#### Written tasks
A) In the TPC-DS thread, turn the paragraph beginning "TPC-DS benchmark suite for Beam is implemented" into a short bulleted list that keeps its main facts.
B) According to the TPC-DS thread, which input data formats does the Beam benchmark suite support?
C) Write the next part of the TPC-DS thread, picking up after its final line.

#### Page
Re: [ANNOUNCE][Testing] TPC-DS benchmark suite in Beam

2022-09-16 Thread Kenneth Knowles
Awesome. Thank you (all)! We've had so many conversations about it and it
is great to have it running continuously.

Kenn

On Fri, Sep 16, 2022 at 9:29 AM Sachin Agarwal via dev 
wrote:

> This is wonderful - thank you so much to you and the whole Talend team to
> make Beam better!
>
> On Fri, Sep 16, 2022 at 9:11 AM Alexey Romanenko 
> wrote:
>
>> Hi everybody,
>>
>> As some of you may know, at Talend, we’ve been working for a while to add
>> TPC-DS benchmark suite into Beam. We believe that having TPC-DS as a part
>> of Beam testing workflow and release routine will help a community to
>> detect quickly the performance regressions or improvements, identify
>> missing or incorrect Beam SQL features and execute Beam SQL on different
>> runtime environments with different runners.
>>
>> What is TPC-DS? From TPC-DS specification document [1]:
>>
>> *“TPC-DS is a decision support benchmark that models several generally
>> applicable aspects of a decision support system, including queries and data
>> maintenance. The benchmark provides a representative evaluation of
>> performance as a general purpose decision support system.” *
>>
>> TPC-DS benchmark suite for Beam is implemented as a separate testing tool
>> for Java SDK (like well known Nexmark benchmark suite) [2]. It supports a
>> limited number of TPC-DS SQL queries for now (mostly because of limited SQL
>> syntax support in Beam), CSV and Parquet as input data format, and it runs
>> on Jenkins with three most popular Beam runners (Spark [3], Flink [4],
>> Dataflow [5]). The job metrics are stored in InfluxDB and can be accessed
>> though Grafana dashboards [6][7][8].
>>
>> More details can be found in Beam documentation [9].
>>
>> For sure, there are still plenty things to do, like adding new runners,
>> support of other SDKs, data formats, etc - so, your contributions are very
>> welcomed in any form. Though, at least for now, we already have a first
>> working and automated version that can be used by community.
>>
>> Also, I’d like to thank everybody who worked on this improvement!

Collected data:
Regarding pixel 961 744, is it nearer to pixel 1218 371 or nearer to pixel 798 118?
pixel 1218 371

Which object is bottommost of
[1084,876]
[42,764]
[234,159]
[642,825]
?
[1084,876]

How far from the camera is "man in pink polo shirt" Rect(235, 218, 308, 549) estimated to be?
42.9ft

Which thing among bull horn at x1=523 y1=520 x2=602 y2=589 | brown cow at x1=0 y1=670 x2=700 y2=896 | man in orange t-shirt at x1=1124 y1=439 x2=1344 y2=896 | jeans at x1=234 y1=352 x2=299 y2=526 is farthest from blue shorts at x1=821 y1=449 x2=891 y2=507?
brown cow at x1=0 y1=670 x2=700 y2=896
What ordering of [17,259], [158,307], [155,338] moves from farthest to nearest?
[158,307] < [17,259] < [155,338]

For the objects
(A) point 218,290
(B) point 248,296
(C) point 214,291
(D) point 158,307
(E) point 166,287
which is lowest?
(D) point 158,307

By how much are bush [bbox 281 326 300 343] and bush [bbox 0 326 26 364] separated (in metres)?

#### Final results
A)
- Built as a separate testing tool for the Java SDK, similar to the Nexmark benchmark suite.
- Supports only a limited number of TPC-DS SQL queries so far, mostly because Beam's SQL syntax support is limited.
- Accepts CSV and Parquet input data.
- Runs on Jenkins with the Spark, Flink, and Dataflow runners.
- Stores job metrics in InfluxDB, which can be viewed through Grafana dashboards.

B) CSV and Parquet.

C)
>>
>> —
>> Alexey
>>
>>
>> [1]
>> https://www.tpc.org/tpc_documents_current_versions/current_specifications5.asp
>> [2] https://github.com/apache/beam/tree/master/sdks/java/testing/tpcds
>> [3] https://ci-beam.apache.org/job/beam_PostCommit_Java_Tpcds_Spark/
>> [4] https://ci-beam.apache.org/job/beam_PostCommit_Java_Tpcds_Flink/
>> [5] https://ci-beam.apache.org/job/beam_PostCommit_Java_Tpcds_Dataflow/
>> [6]
>> http://metrics.beam.apache.org/d/tkqc0AdGk2/tpc-ds-spark-classic-new-sql?orgId=1
>> [7] http://metrics.beam.apache.org/d/8INnSY9Mv/tpc-ds-flink-sql?orgId=1
>> [8]
>> http://metrics.beam.apache.org/d/tkqc0AdGk2/tpc-ds-spark-classic-new-sql?orgId=1
>> [9] https://beam.apache.org/documentation/sdks/java/testing/tpcds/
>>
>>
>>
>>
>>
>>


Re: [ANNOUNCE][Testing] TPC-DS benchmark suite in Beam

2022-09-16 Thread Sachin Agarwal via dev
This is wonderful - thank you so much to you and the whole Talend team to
make Beam better!

On Fri, Sep 16, 2022 at 9:11 AM Alexey Romanenko 
wrote:

> Hi everybody,
>
> As some of you may know, at Talend, we’ve been working for a while to add
> TPC-DS benchmark suite into Beam. We believe that having TPC-DS as a part
> of Beam testing workflow and release routine will help a community to
> detect quickly the performance regressions or improvements, identify
> missing or incorrect Beam SQL features and execute Beam SQL on different
> runtime environments with different runners.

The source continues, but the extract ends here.